At a press conference at the NC State Legislature in Raleigh yesterday political, non-profit and business leaders announced a new coalition, Partnership for North Carolina's Future, to urge the NC General Assembly to prepare now for the impact of the "population tsunami" on our state's economy and quality of life.
If you didn't read about it this morning it might be because the back of the Press Room, where reporters normally sit and stand, was crowded out by lobbyists opposed to the Partnership like Andy Munn of the Real Estate and Building Industry Coalition, Lisa Martin of the NC Homebuilders, Rick Zechini of the NC Association of Realtors, reeking with cynical commentary and Becki Gray, registered lobbyist for the John Locke Foundation, texting frenetically on her Blackberry about the "little children" at the front of the crowd.
RALEIGH – The Partnership for North Carolina’s Future, a coalition of groups advocating increased state investments in school construction, affordable housing, roads, land and water conservation, and water and sewer services, urges the General Assembly's action.
Members of the Partnership include Land for Tomorrow, the North Carolina League of Municipalities, the North Carolina Rural Economic Development Center, the North Carolina Housing Coalition, the North Carolina Association of County Commissioners, NC Go!, and the North Carolina Metropolitan Coalition.
According to the Partnership, North Carolina is facing a “population tsunami” that the General Assembly must meet with significant new capital investments to protect the state’s economy and quality of life.
At a news conference today in Raleigh, Tom Lambeth of the Partnership urged the General Assembly to take “bold steps to protect the basic foundation upon which our communities’ quality of life and economy is built – schools, roads, clean water and land protecting natural resources.”

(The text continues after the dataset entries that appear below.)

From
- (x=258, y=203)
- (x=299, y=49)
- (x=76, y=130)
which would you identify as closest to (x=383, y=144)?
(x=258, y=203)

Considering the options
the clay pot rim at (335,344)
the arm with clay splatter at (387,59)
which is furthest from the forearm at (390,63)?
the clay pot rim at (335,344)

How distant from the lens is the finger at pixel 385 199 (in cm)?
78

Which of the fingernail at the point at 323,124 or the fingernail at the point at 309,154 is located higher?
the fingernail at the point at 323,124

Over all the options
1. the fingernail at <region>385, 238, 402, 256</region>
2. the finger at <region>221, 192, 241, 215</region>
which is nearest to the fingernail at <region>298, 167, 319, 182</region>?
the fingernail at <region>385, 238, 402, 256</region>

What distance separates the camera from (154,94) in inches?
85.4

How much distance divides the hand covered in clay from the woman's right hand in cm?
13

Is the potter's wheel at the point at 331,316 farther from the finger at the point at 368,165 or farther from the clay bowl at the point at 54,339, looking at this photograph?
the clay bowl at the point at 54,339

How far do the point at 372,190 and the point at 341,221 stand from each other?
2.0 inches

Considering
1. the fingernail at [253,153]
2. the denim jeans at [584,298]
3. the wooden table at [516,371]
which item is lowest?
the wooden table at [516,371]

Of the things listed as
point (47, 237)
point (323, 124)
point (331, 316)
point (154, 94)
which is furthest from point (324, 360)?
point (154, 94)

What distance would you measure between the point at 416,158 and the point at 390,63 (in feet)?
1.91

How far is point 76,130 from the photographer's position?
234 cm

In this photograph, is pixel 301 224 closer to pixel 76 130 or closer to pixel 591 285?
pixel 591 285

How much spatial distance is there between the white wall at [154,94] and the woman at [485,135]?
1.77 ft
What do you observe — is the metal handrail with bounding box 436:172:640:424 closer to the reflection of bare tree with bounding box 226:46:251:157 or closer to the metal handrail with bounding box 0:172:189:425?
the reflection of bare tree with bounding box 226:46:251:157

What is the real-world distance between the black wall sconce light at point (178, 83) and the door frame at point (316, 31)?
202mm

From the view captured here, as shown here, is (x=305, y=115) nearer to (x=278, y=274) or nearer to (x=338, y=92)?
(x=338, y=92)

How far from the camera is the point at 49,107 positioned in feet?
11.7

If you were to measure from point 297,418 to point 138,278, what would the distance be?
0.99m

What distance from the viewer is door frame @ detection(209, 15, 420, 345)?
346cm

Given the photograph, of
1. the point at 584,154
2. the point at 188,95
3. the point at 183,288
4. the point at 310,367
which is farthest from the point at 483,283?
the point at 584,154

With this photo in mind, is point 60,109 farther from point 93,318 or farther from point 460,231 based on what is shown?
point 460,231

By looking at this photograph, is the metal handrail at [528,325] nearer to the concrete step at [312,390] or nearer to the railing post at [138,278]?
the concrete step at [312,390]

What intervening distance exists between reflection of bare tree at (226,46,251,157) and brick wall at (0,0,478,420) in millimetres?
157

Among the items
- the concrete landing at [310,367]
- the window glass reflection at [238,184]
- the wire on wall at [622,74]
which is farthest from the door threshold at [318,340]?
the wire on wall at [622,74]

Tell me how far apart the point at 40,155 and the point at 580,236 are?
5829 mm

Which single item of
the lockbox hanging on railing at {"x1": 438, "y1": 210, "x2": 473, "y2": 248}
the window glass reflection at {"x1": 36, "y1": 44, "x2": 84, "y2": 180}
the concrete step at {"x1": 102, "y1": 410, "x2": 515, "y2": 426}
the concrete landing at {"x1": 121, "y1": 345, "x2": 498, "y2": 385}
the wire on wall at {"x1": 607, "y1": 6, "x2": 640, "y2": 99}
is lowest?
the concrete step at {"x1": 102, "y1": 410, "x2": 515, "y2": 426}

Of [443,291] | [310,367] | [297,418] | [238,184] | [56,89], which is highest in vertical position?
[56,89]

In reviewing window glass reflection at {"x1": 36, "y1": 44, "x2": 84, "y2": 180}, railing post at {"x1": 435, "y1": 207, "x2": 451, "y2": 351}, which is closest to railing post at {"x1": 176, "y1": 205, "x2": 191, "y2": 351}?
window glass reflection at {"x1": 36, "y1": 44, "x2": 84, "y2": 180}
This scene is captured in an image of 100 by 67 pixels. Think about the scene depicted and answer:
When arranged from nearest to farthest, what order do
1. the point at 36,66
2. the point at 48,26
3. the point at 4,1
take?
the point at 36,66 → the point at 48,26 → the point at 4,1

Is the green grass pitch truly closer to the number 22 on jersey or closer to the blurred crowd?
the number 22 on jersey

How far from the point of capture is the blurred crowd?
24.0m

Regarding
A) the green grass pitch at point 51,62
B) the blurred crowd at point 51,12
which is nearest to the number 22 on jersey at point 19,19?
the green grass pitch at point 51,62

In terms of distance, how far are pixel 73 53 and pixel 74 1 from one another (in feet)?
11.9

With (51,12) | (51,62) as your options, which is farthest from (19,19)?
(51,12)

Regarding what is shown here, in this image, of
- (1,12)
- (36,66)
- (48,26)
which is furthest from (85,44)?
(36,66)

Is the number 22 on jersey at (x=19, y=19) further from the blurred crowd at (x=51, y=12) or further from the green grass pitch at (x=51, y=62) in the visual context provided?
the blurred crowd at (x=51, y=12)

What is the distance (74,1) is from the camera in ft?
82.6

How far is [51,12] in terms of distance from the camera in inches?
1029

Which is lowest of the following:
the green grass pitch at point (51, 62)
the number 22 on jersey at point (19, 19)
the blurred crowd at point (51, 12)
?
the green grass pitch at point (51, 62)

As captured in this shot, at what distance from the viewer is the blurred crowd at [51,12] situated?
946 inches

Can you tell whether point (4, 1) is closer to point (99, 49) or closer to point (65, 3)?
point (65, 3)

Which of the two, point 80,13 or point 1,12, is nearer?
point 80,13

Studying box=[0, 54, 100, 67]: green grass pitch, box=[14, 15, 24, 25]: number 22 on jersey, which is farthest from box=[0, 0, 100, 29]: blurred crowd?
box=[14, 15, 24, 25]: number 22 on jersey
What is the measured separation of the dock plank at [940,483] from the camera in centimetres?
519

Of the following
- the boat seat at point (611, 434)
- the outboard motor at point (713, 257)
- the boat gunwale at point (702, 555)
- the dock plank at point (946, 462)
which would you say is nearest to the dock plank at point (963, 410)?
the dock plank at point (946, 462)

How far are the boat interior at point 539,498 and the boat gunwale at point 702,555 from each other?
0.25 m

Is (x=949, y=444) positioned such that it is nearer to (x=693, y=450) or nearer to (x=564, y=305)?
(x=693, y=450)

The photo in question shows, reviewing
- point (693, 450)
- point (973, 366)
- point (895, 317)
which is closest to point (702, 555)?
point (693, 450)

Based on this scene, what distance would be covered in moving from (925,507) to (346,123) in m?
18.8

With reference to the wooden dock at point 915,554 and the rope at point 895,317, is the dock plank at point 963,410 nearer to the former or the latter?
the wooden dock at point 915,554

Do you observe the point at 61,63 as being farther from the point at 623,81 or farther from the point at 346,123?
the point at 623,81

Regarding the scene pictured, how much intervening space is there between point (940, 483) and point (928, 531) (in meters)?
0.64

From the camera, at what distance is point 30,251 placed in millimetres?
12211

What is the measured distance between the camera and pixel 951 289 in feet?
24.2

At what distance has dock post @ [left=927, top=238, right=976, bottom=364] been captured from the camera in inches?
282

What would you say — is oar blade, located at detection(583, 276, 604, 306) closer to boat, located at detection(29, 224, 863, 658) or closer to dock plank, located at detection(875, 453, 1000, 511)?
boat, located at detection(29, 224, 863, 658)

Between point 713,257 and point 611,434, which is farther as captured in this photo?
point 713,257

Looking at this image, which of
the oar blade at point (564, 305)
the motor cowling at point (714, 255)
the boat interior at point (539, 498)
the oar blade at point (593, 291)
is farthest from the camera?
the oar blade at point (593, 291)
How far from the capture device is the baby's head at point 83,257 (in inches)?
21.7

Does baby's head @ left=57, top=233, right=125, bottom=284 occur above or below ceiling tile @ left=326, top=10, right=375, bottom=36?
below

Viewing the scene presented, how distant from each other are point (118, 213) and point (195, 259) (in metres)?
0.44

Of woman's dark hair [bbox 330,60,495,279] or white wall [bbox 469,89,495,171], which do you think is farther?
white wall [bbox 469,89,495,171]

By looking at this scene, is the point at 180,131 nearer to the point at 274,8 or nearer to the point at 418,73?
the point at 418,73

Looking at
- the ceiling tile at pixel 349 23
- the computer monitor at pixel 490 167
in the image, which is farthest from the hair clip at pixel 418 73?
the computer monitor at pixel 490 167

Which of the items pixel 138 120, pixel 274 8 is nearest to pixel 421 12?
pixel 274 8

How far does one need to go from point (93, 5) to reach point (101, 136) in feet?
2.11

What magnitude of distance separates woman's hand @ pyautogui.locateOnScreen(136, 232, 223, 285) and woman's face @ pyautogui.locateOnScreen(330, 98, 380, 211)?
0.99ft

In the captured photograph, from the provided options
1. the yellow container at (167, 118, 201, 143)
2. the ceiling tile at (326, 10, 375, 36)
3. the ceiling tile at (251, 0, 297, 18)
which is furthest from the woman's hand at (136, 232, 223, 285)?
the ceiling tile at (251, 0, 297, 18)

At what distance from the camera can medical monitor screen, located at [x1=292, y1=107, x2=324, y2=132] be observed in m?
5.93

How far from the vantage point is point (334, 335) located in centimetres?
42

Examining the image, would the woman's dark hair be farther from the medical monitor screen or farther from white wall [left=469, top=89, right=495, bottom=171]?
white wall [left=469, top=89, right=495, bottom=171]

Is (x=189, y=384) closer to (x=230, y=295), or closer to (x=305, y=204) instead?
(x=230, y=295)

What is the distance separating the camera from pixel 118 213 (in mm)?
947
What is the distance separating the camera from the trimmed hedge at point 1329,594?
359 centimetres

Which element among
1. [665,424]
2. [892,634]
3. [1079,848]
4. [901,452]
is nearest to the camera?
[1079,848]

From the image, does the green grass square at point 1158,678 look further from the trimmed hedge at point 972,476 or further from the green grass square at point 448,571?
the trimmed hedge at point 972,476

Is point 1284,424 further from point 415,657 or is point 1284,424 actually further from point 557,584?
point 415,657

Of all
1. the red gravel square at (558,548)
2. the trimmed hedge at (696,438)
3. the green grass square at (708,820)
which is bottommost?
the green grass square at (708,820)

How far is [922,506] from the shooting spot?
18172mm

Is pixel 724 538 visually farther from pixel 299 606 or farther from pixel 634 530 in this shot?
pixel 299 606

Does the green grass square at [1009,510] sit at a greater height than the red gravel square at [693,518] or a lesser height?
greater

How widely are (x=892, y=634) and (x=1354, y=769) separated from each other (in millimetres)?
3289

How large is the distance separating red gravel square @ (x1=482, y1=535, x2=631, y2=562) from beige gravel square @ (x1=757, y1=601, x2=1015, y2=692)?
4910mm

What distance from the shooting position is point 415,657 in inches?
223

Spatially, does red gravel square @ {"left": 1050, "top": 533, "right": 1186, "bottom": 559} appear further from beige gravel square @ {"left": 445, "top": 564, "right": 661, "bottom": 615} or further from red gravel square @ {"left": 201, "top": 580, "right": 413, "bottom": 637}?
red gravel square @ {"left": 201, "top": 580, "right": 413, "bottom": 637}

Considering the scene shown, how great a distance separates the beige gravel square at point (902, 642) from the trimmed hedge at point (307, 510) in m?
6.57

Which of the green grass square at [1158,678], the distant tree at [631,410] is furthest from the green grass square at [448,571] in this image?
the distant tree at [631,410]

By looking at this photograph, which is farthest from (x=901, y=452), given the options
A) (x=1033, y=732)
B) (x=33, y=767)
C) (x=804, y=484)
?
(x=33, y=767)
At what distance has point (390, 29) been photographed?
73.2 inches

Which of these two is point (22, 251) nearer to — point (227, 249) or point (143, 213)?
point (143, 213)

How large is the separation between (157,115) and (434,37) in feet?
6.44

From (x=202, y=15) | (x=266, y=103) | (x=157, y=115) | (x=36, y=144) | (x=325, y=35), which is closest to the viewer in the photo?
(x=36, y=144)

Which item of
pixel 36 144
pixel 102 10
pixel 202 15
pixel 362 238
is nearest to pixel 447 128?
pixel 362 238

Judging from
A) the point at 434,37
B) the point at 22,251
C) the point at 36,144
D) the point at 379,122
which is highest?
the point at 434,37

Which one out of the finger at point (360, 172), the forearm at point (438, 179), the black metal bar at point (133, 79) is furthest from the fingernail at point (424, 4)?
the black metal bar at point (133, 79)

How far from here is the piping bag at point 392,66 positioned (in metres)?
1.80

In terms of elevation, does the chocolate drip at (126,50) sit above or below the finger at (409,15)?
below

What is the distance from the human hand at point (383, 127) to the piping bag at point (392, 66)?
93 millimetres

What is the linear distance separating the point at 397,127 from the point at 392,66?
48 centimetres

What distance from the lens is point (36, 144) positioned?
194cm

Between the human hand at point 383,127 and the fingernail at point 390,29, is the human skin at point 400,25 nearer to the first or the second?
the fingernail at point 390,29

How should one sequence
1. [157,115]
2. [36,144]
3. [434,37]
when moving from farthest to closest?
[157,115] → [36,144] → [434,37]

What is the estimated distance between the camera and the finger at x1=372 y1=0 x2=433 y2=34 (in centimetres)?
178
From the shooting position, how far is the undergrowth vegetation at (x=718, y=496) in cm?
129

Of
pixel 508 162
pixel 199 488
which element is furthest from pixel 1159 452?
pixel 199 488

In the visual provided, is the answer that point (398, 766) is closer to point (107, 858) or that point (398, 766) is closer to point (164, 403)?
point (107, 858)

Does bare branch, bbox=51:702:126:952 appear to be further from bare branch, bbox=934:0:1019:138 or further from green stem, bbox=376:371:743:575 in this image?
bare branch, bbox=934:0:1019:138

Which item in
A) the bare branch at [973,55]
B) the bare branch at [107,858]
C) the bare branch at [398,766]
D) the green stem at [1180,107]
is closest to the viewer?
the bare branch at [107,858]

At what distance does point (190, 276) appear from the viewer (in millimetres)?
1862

Lambeth is chairman of the Rural Economic Development Center board of directors and former director of the Z. Smith Reynolds Foundation.
“We stand together to say to the public: Your future is at risk,” said Lambeth. “If the General Assembly doesn’t address these critical needs now, it will cost our state jobs, damage our economy and adversely affect the livelihoods of families across North Carolina.”
Lambeth said North Carolina is facing a “population tsunami” of four million people arriving between 2000 and 2030 for a total of 12 million, or a 50 percent increase. That will make North Carolina the seventh largest state, ahead of both Michigan and Ohio, and up from the current ranking of 10th.
Such a population increase will be nearly equal to South Carolina’s current population of four million. “We’ve got to build the equivalent of a new South Carolina within this state,” Lambeth said.
“We are falling behind,” Lambeth said. “Existing sources of revenue are not enough to keep up with the combination of aging facilities and extraordinary population growth.”
He pointed to:
* More than 178,000 K-12 students go to school every day in mobile units.
* More than 3,000 miles of streams and rivers do not meet clean water standards.
* More than 100,000 acres of forests, farmlands and natural areas are lost annually to Development.
* Jammed roads and long-delayed highway construction plague cities and towns statewide.
* Rural communities with inadequate and aging water and sewer services that create potential public health hazards.
* More than two million people living in substandard housing or housing they can’t afford, which contributes to health problems in children.
According to Dr. June Atkinson, state superintendent of public instruction, North Carolina school systems need to build 258 schools, or one per week on average every week for five years. Another 1,000 schools need renovations and still another 1,000 will need renovations during that five-year period.
“Whether it’s rapid growth, poor roads, worn-out school buildings, or aging sewer lines and the lack of clean water, this state needs to make the necessary investment to repair, replace and get ready,” said Asheville Mayor Terry Bellamy.
The Partnership said that all funding options should be on the table to address the needs. Those include bond referenda, the local option land transfer tax, impact fees and the highway use tax. More than 50 bills have been introduced recommending new sources of capital investment funds for schools, roads, affordable housing, water and sewer, and land that protects natural resources.